SBP Mandates Climate Risk Management Framework for Banks in Pakistan

The State Bank of Pakistan (SBP) has introduced a comprehensive regulatory framework aimed at strengthening the ability of banks and other financial institutions to manage climate-related financial risks, highlighting Pakistan’s growing exposure to climate change impacts. The move reflects the central bank’s increasing focus on sustainability and financial stability in the face of rising environmental challenges that pose both immediate and long-term risks to the country’s financial system.

According to the circular issued by the SBP, all banks, development finance institutions (DFIs), and microfinance banks (MFBs) operating in Pakistan will now be required to systematically incorporate climate-related risks into their governance structures, business strategies, and overall risk management frameworks. The regulator emphasized that climate change presents significant physical and transition risks, which can affect asset quality, credit portfolios, operational continuity, and long-term financial performance if left unaddressed.

The framework requires financial institutions to formally recognize climate-related risks as a core component of their enterprise risk management processes. This includes assessing the potential impact of extreme weather events, environmental degradation, and climate-related policy changes on their operations and clients. By embedding these risks into strategic planning and decision-making, the SBP aims to ensure that financial institutions remain resilient while supporting a more sustainable economic transition.

Under the new requirements, all regulated institutions must submit board-approved and time-bound implementation plans to the SBP by September 30, 2026. These plans are expected to outline clear targets and milestones for adopting the framework across different functions of the organization. Full compliance with the regulatory framework must be achieved by June 30, 2029, giving institutions a phased timeline to build internal capacity and align existing systems with the new expectations.

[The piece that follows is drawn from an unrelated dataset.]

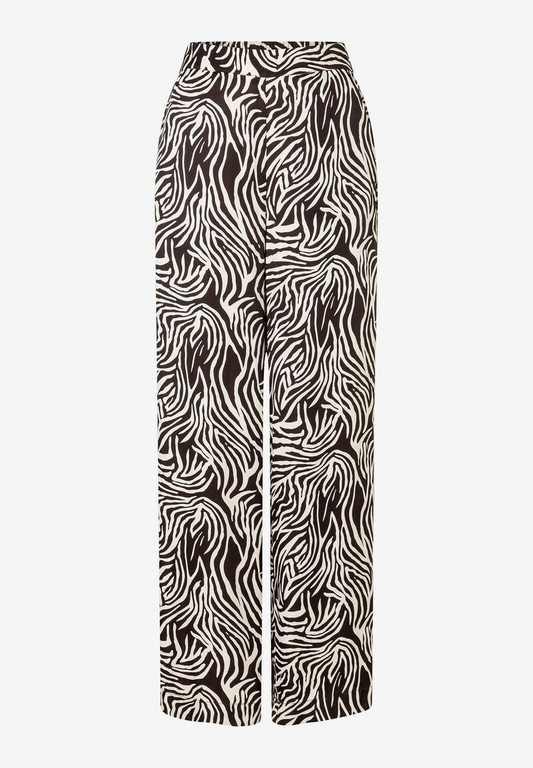 Viskosehose mit Animalprint | More&More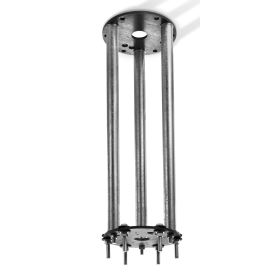 Réhausse de plafond pour lampes Waldmann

At a minimum, the implementation plans must cover the establishment of appropriate governance arrangements, including clear oversight responsibilities at the board and senior management levels. Financial institutions are also required to develop or update relevant internal policies and procedures to address climate-related risks in a structured and consistent manner. This includes aligning internal controls, reporting mechanisms, and accountability structures with the new regulatory requirements.

Another key component of the framework is the integration of climate-related risks into existing risk management and stress-testing frameworks. Banks and other financial institutions will need to evaluate how climate scenarios could affect their balance sheets, liquidity positions, and capital adequacy over time. This step is intended to enhance risk awareness and enable institutions to take proactive measures to mitigate potential financial shocks arising from climate-related events or regulatory transitions.

Capacity building has also been identified as a critical element of the framework. The SBP has directed financial institutions to invest in training and skill development for staff at all levels, including board members and senior management. This is aimed at improving understanding of climate-related financial risks and strengthening the ability of decision-makers to incorporate sustainability considerations into core business and risk strategies.

To facilitate effective implementation, the SBP stated that it will provide support through training programs, awareness sessions, and other facilitation measures. These initiatives are intended to help institutions interpret regulatory expectations, share best practices, and gradually build the technical expertise required to manage climate risks effectively.

The introduction of this framework marks a significant step in aligning Pakistan’s financial sector with global regulatory trends on climate risk management. By proactively addressing climate-related financial risks, the SBP aims to safeguard financial stability while encouraging a more resilient and sustainable banking sector capable of supporting Pakistan’s long-term economic development.